Add toasted sesame oil, kombu powder, and 2 tbs of grey sea salt and toss together until mixed. Cover with a plate and refrigerate for 20-30 minutes.
Just prior to serving, add sesame seeds and another 1-2 tbs of coarse grey salt to taste. Mix thoroughly.
Serve with kanzuri paste* as a condiment so folks can customize the heat factor.
Poke can be served over salad. My daughter likes to roll them up in korean toasted laver (kim) with brown rice and eat them like little kimbap/sushi rolls.
The remaining salmon skin can be cut into strips and lightly brushed with sesame oil and fried til crispy. Sprinkle with sea salt and eat as you please.

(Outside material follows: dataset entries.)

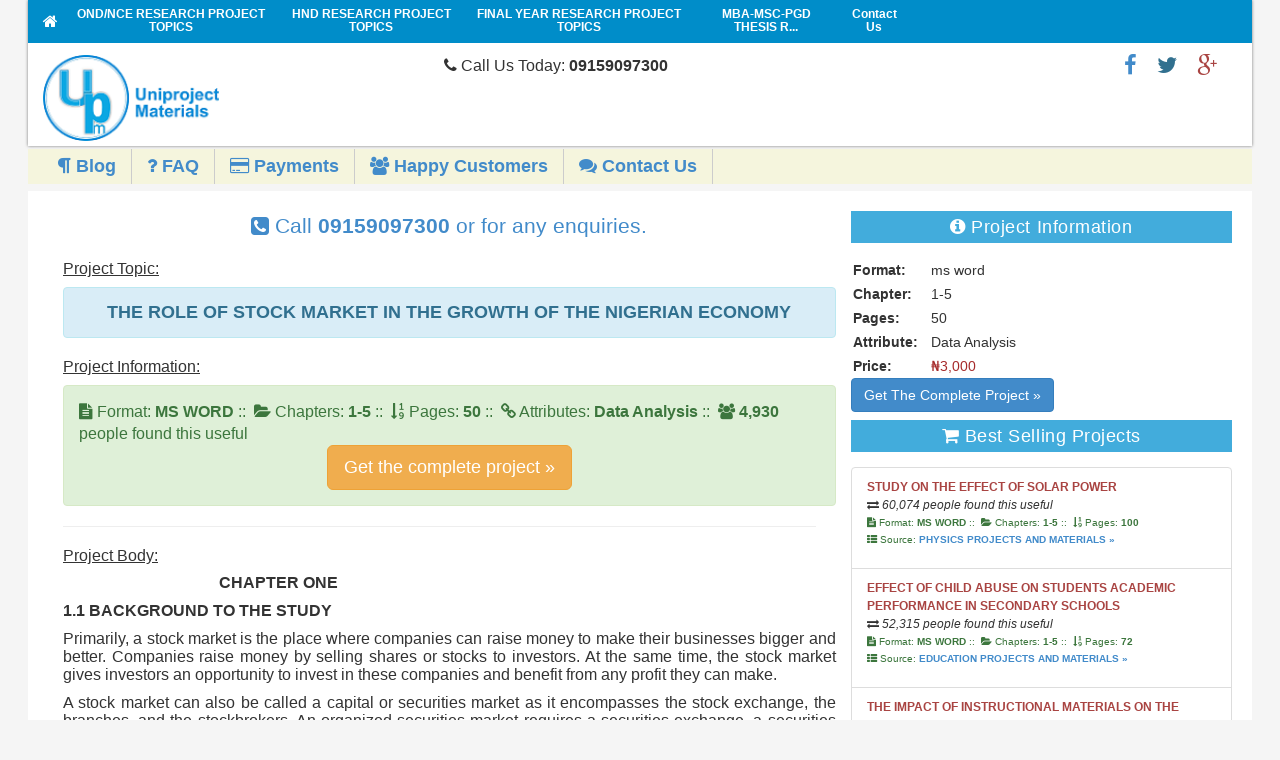

--- FILE ---
content_type: text/css
request_url: https://uniprojectmaterials.com/css/layout-responsive.css
body_size: 1306
content:
/* --- World Health Organization ----------------------------------------------------- */
/* --- CSS Framework: Layout definitions --------------------------------------------- */
/* --- Versions 

Version 1.5.2
- update to #page #title

======================================================================================*/

/*<![CDATA[*/
@media all {

/* -------------------------------------------------------------------------------------
 AREAS
======================================================================================*/

/* body */
body {
	background-color:#F5F5F5 !important;
	padding:0 0 30px 0;
	margin:0;
}

/* page */
#page {
	/*max-width:1024px;*/
	max-width:1224px;
	min-width: 320px;
	padding:0 0 10px 0;
	margin:0 auto;
	background-color:#F5F5F5;
}
#wrapper {
	padding:0;
	background-color:#F5F5F5;
	-webkit-box-shadow: 0px 0px 3px 0px rgba(0,0,0,0.1);
	-moz-box-shadow:    0px 0px 3px 0px rgba(0,0,0,0.1);
	box-shadow:         0px 0px 3px 0px rgba(0,0,0,0.1);
}

/* header */
#header {
	position:relative;
	padding:21px 0 0 0;
	background-color:#FFFFFF;
}

/* ticker */
#ticker {
	position:relative;
	padding:0 15px;
	background-color:#FFFFCC;
	border-top:1px solid #CCCCCC;
	border-bottom:1px solid #CCCCCC;
	zoom:1;
}

/* main */
#main {
	clear:both;
	background-color: #FFFFFF;
	position: relative;
}

/* breadcrumb */
#breadcrumb {
	background-color:#DBEEF9;
	padding: 15px 20px;
}

/* footer */
#footer {
	position:relative;
  padding: 20px;
	background-color:#0081b8;
	background-image:url('../../img/footer_emblem.gif');
	background-position:20px 15px;
	background-repeat:no-repeat;
	zoom:1;
	overflow: hidden;
	min-height: 30px;
	/* width: 100%;  */
}


/* -------------------------------------------------------------------------------------
 HEADER
======================================================================================*/


/* branding */
#branding {
	height:75px;
}

/* access */
#access {
	position:absolute;
	left:-10000px;
	top:-10000px;
	visibility:hidden;
	width:0;
	height:0;
	line-height:0;
}

/* language */
#language {
	position: absolute;
	right: 14px;
	top: 0px;
	height: 26px;
	padding: 0 0 0 15px;
	z-index: 10;
}

/* navigation */
#navigation {
	height:43px;
	padding:0;
	background-color:#008dc9;
	float: left;
	/* width: 66.7%; */ width: 72%;
	position: relative;
	z-index: 1;
}

/* search */
#search {
	background-color:#008dc9;
	/* width: 33.3%; */ width: 28%;
	height: 43px;
	float: right;
	position: relative;
	z-index: 1;
}
/*fixing 1px margin between nav and search on safari (width rendering issue) */
.main-site #search:before {
  content: '';
  position: absolute;
  top: 0px;
  left: -2px;
  width: 5px;
  height: 43px;
  background-color: 
  #008dc9;
  z-index: -1;
}
#search #search_advanced {
  display: none;
}

/* Advanced search styles */
.advanced-search-conditional-filter,
.advanced-search-language-filter,
.advanced-search-format-filter,
.advanced-search-occurance-filter,
.advanced-search-domain-filter {
padding: 10px 10px 20px 10px;
margin-bottom: 10px;
background: #f5f5f5;
}
.advanced-search-form-wrapper .example {
font-size: 10px;
color: #999;
}
.advanced-search-form-wrapper p {
margin: 0 0 5px 0;
}

.advanced-search-conditional-filter label {
display: inline-block;
zoom: 1;
*display: inline;
width: 200px;
}
.advanced-search-form-wrapper input[type="submit"] {
float: right;
background: #D86422;
border: 0px;
color: #fff;
padding: 7px 15px;
font-size: 14px;
font-family: arial, sans-serif;
-moz-border-radius: 3px;
border-radius: 3px;
}
.advanced-search-sort-filter {
margin-bottom: 20px;
}




/* -------------------------------------------------------------------------------------
 MAIN
======================================================================================*/

/* title */
#page #title {
	padding:10px 15px 9px;
	background-color:#F5F5F5;
	border-bottom: 1px solid #dfdfdf;
	zoom:1;
	display:block;
}

#page.template_sidebar #title, #page.template_sidebar-marginal #title, #page.template_sidebar-special #title   {
	padding:15px 20px 15px 25%;
}

/* content */
#content {
	padding:20px;
}
.template_sidebar #content, .template_sidebar-special #content {
	float:left;
	width: 75%;
	padding: 20px 0;
}
.template_sidebar-marginal #content {
	float:left;
	width:75%;
	padding:0;
	margin-top: 20px;
}

.template_sidebar-marginal .search #content {
	margin-bottom: 20px;
}

.template_sidebar-marginal #content #primary, #content #primary {
  width: 66.66666%;
}

/* sidebar */	
#sidebar {
	float:left;
	width:25%;
	padding:0;
	display:none;
}
.template_sidebar #sidebar,
.template_sidebar-marginal #sidebar, .template_sidebar-special #sidebar{
	display:block;
}

/* primary */
#primary {
	float:left;
}


/* marginal */
#marginal {
	float:right;
	width: 33.33333%;
	padding:0;
	background-color:#fff;
}
.template_sidebar-special #marginal {
	width:140px;
	padding:30px 0 0;

}
#marginal .teaser {
	overflow:hidden;
}

/* special column width */
.template_sidebar-special #content p, .template_sidebar-special #content h1.headline, .template_sidebar-special #content h2, .template_sidebar-special #content hr, .template_sidebar-special #content .section_head1, .template_sidebar-special #content .section_head2, .template_sidebar-special #content .section_head3, .template_sidebar-special #content ul {
	width: 70%;
}
.template_sidebar-special #content hr {
	float: left;
}

/*** Templates with sidebars ***/
.template_sidebar .col_1-2_1 img {
  /* width: 100%; */ 
  width: 95%;
  height: auto;
}
/* .template_sidebar .col_1-2_1 .link_image, */
.template_sidebar .col_1-2_1 .image_credit,
.template_sidebar {
  margin-right: 20px;
}
.template_sidebar #billboard {
  margin-right: 20px;
}
.template_sidebar .columns {
  margin-right: 20px;
}
.template_sidebar .columns .col_2-1_2 .box {
  margin-right: 0;
}



/* -------------------------------------------------------------------------------------
 FOOTER
======================================================================================*/

/* doormat */
#doormat {
	padding:0 0 0 320px;
}

/* foot */
#foot {
	position:absolute;
	left:20px;
	bottom:20px;
	width:300px;
}



}
/*]]>*/

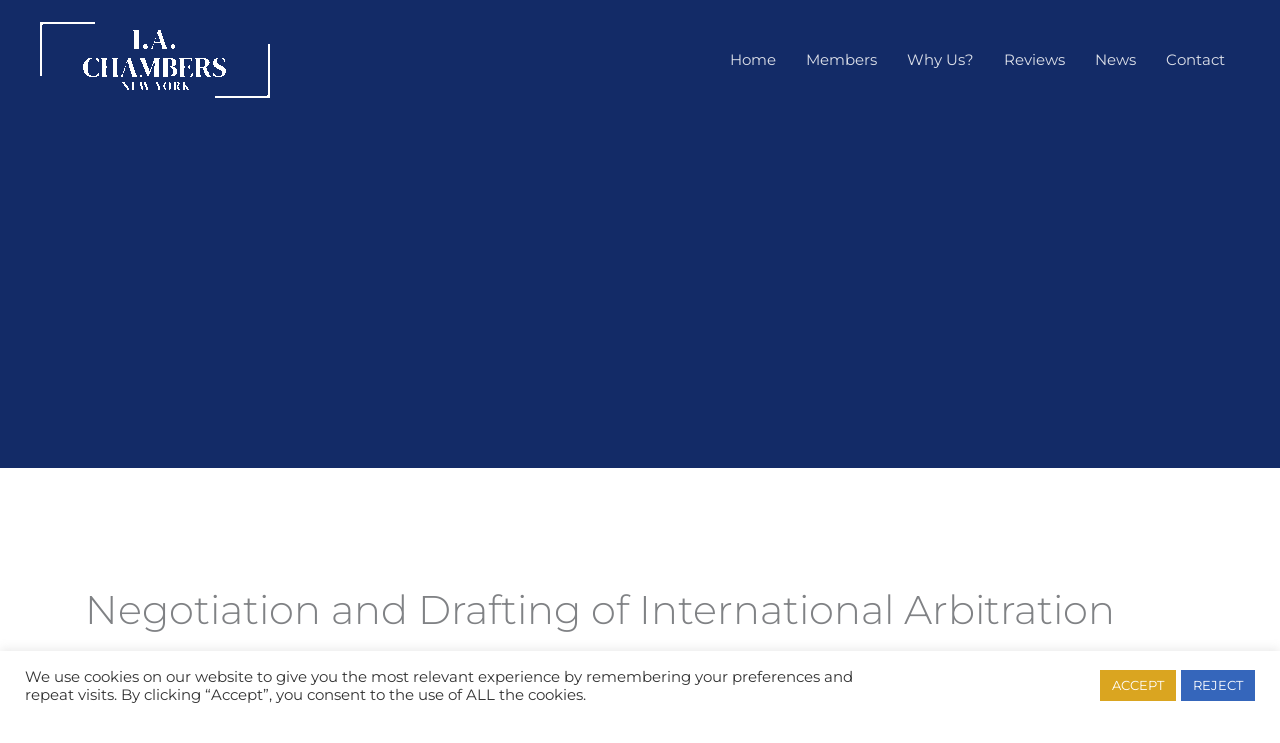

--- FILE ---
content_type: text/css
request_url: https://nyarbitration.com/wp-content/uploads/elementor/css/post-2732.css?ver=1768077386
body_size: 309
content:
.elementor-2732 .elementor-element.elementor-element-1b607ea1:not(.elementor-motion-effects-element-type-background), .elementor-2732 .elementor-element.elementor-element-1b607ea1 > .elementor-motion-effects-container > .elementor-motion-effects-layer{background-color:#132B67;}.elementor-2732 .elementor-element.elementor-element-1b607ea1 > .elementor-background-overlay{background-image:url("https://nyarbitration.com/wp-content/uploads/2021/04/buildings-up.png");background-position:center center;background-repeat:no-repeat;background-size:cover;opacity:0.75;transition:background 0.3s, border-radius 0.3s, opacity 0.3s;}.elementor-2732 .elementor-element.elementor-element-1b607ea1 > .elementor-container{max-width:740px;min-height:65vh;}.elementor-2732 .elementor-element.elementor-element-1b607ea1{transition:background 0.3s, border 0.3s, border-radius 0.3s, box-shadow 0.3s;}@media(min-width:1025px){.elementor-2732 .elementor-element.elementor-element-1b607ea1 > .elementor-background-overlay{background-attachment:fixed;}}@media(max-width:1024px){.elementor-2732 .elementor-element.elementor-element-1b607ea1 > .elementor-background-overlay{background-image:url("https://nyarbitration.com/wp-content/uploads/2021/04/buildings-1.png");background-repeat:no-repeat;background-size:cover;}}@media(max-width:767px){.elementor-2732 .elementor-element.elementor-element-1b607ea1 > .elementor-background-overlay{background-image:url("https://nyarbitration.com/wp-content/uploads/2021/04/buildings.png");background-repeat:no-repeat;background-size:cover;}}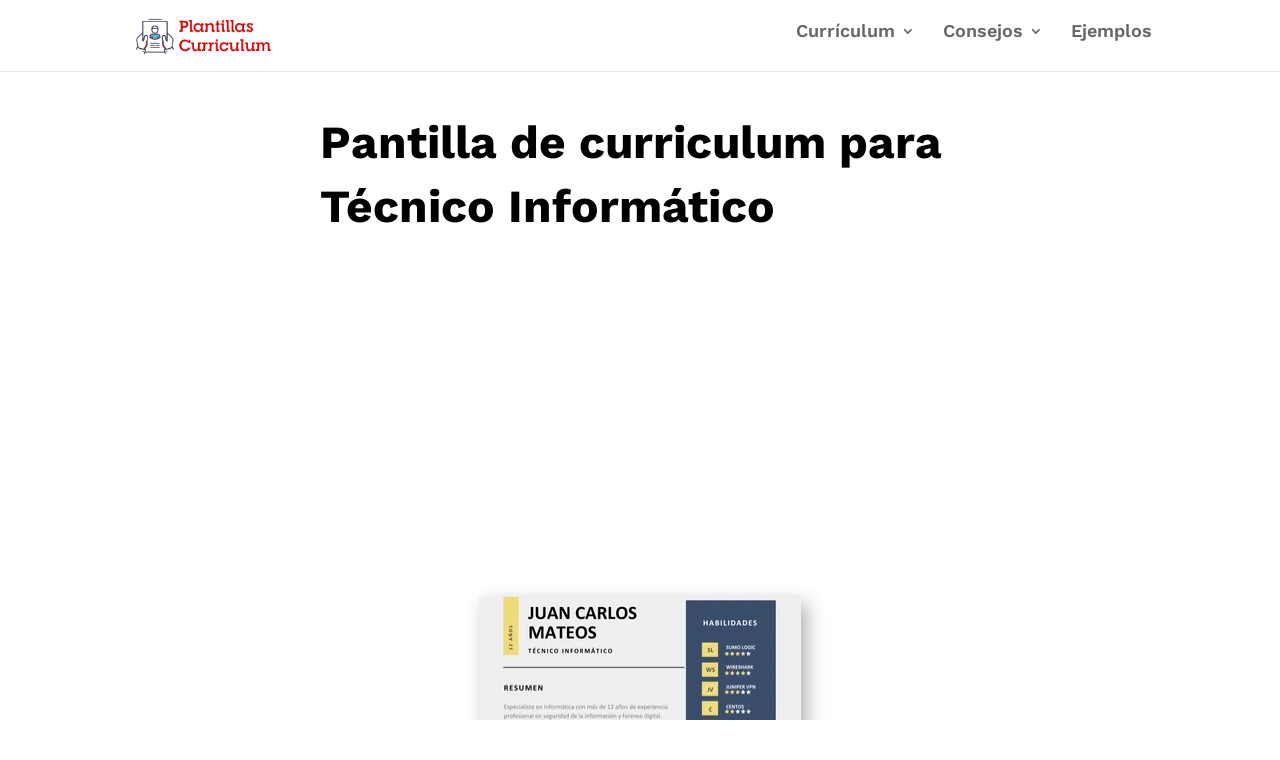

--- FILE ---
content_type: text/html; charset=utf-8
request_url: https://www.google.com/recaptcha/api2/aframe
body_size: 249
content:
<!DOCTYPE HTML><html><head><meta http-equiv="content-type" content="text/html; charset=UTF-8"></head><body><script nonce="erLXjWjps_f_m1QYphRj_Q">/** Anti-fraud and anti-abuse applications only. See google.com/recaptcha */ try{var clients={'sodar':'https://pagead2.googlesyndication.com/pagead/sodar?'};window.addEventListener("message",function(a){try{if(a.source===window.parent){var b=JSON.parse(a.data);var c=clients[b['id']];if(c){var d=document.createElement('img');d.src=c+b['params']+'&rc='+(localStorage.getItem("rc::a")?sessionStorage.getItem("rc::b"):"");window.document.body.appendChild(d);sessionStorage.setItem("rc::e",parseInt(sessionStorage.getItem("rc::e")||0)+1);localStorage.setItem("rc::h",'1768409396921');}}}catch(b){}});window.parent.postMessage("_grecaptcha_ready", "*");}catch(b){}</script></body></html>

--- FILE ---
content_type: text/css; charset=UTF-8
request_url: https://plantillas-curriculum.com/wp-content/cache/min/1/wp-content/themes/Divi-child/style.css?ver=1727160867
body_size: -120
content:
.et_pb_row_0.et_pb_row{padding-top:3px;padding-bottom:3px;margin-top:3px;margin-bottom:3px}.et_header_style_left #et-top-navigation{padding-top:24px;display:block}.et_pb_text_0 h1{font-size:40px;line-height:1.15em;text-align:center}.et_pb_row_0,body #page-container .et-db #et-boc .et-l .et_pb_row_0.et_pb_row,body.et_pb_pagebuilder_layout.single #page-container #et-boc .et-l .et_pb_row_0.et_pb_row,body.et_pb_pagebuilder_layout.single.et_full_width_page #page-container #et-boc .et-l .et_pb_row_0.et_pb_row{max-width:100%}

Ăn Ngon Lành | Eat Delectably!
Pokemon slow jam
*Kanzuri (かんずり) is a fermented paste of red chili / chile pepper, rice malt (koji), yuzu and salt produced in Niigata, Japan. The peppers are harvested, salted and left to begin fermenting in the snow, then they are mixed with the other ingredients and aged for 3 years to produce the finished paste. It's difficult to find stateside and I haven't seen it online at all. Marukai Market imports it. It's expensive and a little bit goes a long way. It adds a bright citrus and japanese pepper note to the dish. Yuzu paste is easier to source by contrast and would make an acceptable (very citrusy, not spicy) substitute. Or you can use your choice of chile pepper flakes. I favor Frontier organic chipotle powder myself, smoky is always a delicious note. I also use Organic Harvest Foods chipotle habanero hot sauce because I love chipotle.